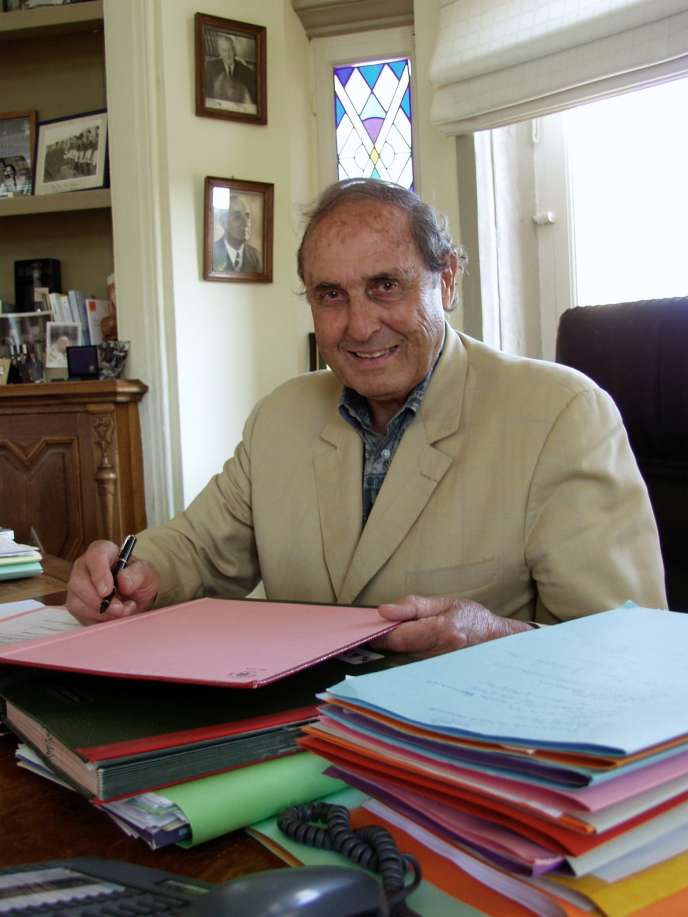 Léonce Desprez dans son bureau de l'Hôtel de Ville du Touquet, le 10 août 2004.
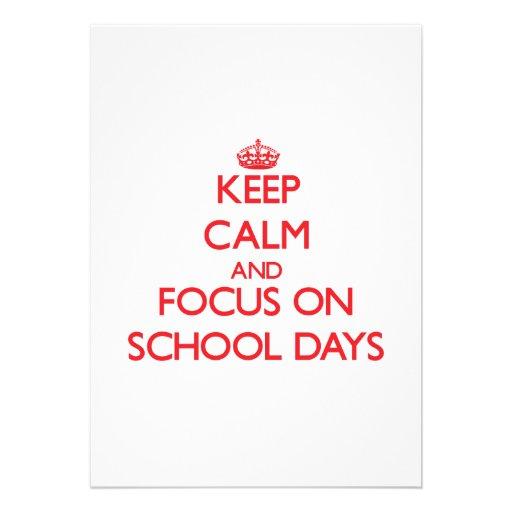 Mantenha a calma e o foco em dias escolares convites personalizados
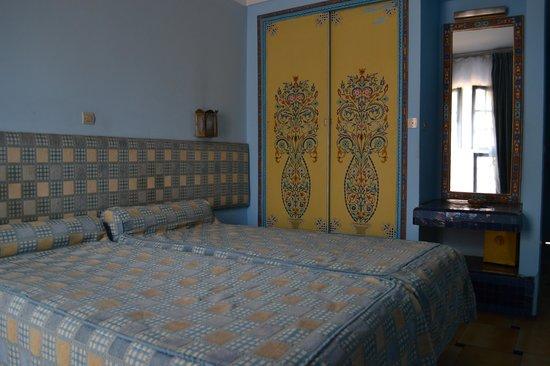 Hotel Batha : Bedroom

What is needed
Omit the pictures, then copy out all the data exactly as it stands.

Answer below
 Léonce Desprez dans son bureau de l'Hôtel de Ville du Touquet, le 10 août 2004.
 Mantenha a calma e o foco em dias escolares convites personalizados
 Hotel Batha : Bedroom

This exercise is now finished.